= Exercise instructions =
Reproduce the listing below verbatim, preserving every line, number, and bracket.
■ ■ ■
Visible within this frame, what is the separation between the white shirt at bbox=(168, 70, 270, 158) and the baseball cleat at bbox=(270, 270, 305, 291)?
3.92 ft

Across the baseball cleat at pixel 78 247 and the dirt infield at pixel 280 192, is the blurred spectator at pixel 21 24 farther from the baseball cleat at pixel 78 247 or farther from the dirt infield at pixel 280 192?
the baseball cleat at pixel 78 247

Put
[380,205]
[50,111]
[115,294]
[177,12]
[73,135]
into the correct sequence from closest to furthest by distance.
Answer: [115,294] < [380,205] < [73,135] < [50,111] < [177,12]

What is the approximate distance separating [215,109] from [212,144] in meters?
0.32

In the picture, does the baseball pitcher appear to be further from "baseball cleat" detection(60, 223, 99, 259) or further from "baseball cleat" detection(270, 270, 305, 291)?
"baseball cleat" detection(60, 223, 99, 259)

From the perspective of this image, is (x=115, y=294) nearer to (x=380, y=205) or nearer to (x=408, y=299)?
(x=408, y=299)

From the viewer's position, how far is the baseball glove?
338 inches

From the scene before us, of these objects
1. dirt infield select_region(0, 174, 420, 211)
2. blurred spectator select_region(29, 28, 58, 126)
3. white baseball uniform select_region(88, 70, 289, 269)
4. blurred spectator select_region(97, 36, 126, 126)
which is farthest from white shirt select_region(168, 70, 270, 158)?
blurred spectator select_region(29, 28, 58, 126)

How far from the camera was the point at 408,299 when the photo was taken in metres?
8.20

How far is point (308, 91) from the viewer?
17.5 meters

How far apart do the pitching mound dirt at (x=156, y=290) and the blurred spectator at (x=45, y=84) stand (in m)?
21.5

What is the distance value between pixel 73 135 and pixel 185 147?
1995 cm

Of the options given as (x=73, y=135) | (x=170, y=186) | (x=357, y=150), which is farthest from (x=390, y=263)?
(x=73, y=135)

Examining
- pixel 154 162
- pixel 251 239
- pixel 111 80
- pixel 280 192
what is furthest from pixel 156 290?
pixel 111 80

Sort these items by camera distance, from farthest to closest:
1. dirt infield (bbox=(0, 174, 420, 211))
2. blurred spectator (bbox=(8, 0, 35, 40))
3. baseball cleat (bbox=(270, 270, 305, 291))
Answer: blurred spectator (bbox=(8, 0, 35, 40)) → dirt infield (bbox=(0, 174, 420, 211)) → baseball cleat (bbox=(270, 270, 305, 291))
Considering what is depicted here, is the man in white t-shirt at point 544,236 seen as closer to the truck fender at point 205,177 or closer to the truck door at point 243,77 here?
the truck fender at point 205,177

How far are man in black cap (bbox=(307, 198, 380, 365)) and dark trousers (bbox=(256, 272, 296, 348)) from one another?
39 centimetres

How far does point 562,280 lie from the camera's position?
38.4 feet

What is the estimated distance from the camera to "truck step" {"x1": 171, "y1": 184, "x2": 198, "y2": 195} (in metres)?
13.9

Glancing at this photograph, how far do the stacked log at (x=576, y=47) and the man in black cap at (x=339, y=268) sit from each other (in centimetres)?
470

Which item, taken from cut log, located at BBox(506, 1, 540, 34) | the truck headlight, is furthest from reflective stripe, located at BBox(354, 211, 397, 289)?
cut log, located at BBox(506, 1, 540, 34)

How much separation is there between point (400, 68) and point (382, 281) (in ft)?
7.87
■ ■ ■
= Task solution =
Visible within this frame, what is the separation between the white shirt at bbox=(168, 70, 270, 158) and the baseball cleat at bbox=(270, 270, 305, 291)?
3.92 ft

Across the baseball cleat at pixel 78 247 and the dirt infield at pixel 280 192, is the blurred spectator at pixel 21 24 farther from the baseball cleat at pixel 78 247 or farther from the dirt infield at pixel 280 192?
the baseball cleat at pixel 78 247

Put
[380,205]
[50,111]
[115,294]
[177,12]
[73,135]
into the correct sequence from closest to furthest by distance.
Answer: [115,294] < [380,205] < [73,135] < [50,111] < [177,12]

What is the approximate distance separating [215,109] from [212,144] in meters?
0.32

In the picture, does the baseball pitcher appear to be further from "baseball cleat" detection(60, 223, 99, 259) or further from "baseball cleat" detection(270, 270, 305, 291)?
"baseball cleat" detection(60, 223, 99, 259)

From the perspective of this image, is (x=115, y=294) nearer to (x=380, y=205) or nearer to (x=408, y=299)?
(x=408, y=299)

From the viewer's position, how far is the baseball glove?
338 inches

From the scene before us, of these objects
1. dirt infield select_region(0, 174, 420, 211)
2. blurred spectator select_region(29, 28, 58, 126)
3. white baseball uniform select_region(88, 70, 289, 269)
4. blurred spectator select_region(97, 36, 126, 126)
which is farthest from white shirt select_region(168, 70, 270, 158)?
blurred spectator select_region(29, 28, 58, 126)

How far from the camera was the point at 408,299 when the photo was taken in metres?
8.20

How far is point (308, 91) from the viewer?
17.5 meters

How far apart do the pitching mound dirt at (x=156, y=290) and the blurred spectator at (x=45, y=84) stand (in m)?
21.5

What is the distance value between pixel 73 135 and pixel 185 147?
1995 cm

Of the options given as (x=73, y=135) | (x=170, y=186) | (x=357, y=150), which is farthest from (x=390, y=263)?
(x=73, y=135)

Examining
- pixel 154 162
- pixel 251 239
- pixel 111 80
- pixel 280 192
what is furthest from pixel 156 290?
pixel 111 80

Sort these items by camera distance, from farthest to closest:
1. dirt infield (bbox=(0, 174, 420, 211))
2. blurred spectator (bbox=(8, 0, 35, 40))
3. baseball cleat (bbox=(270, 270, 305, 291))
Answer: blurred spectator (bbox=(8, 0, 35, 40)) → dirt infield (bbox=(0, 174, 420, 211)) → baseball cleat (bbox=(270, 270, 305, 291))
Considering what is depicted here, is the man in white t-shirt at point 544,236 seen as closer to the truck fender at point 205,177 or closer to the truck door at point 243,77 here?
the truck fender at point 205,177

How far are man in black cap (bbox=(307, 198, 380, 365)) and dark trousers (bbox=(256, 272, 296, 348)) from one another?
39 centimetres

How far does point 562,280 lie from the camera's position?
38.4 feet

What is the estimated distance from the camera to "truck step" {"x1": 171, "y1": 184, "x2": 198, "y2": 195} (in metres)?
13.9

Glancing at this photograph, how far do the stacked log at (x=576, y=47) and the man in black cap at (x=339, y=268) sit from each other (in centimetres)?
470

Which item, taken from cut log, located at BBox(506, 1, 540, 34) | the truck headlight, is furthest from reflective stripe, located at BBox(354, 211, 397, 289)?
cut log, located at BBox(506, 1, 540, 34)

How much separation is there between point (400, 68) and point (382, 281) (in ft)?
7.87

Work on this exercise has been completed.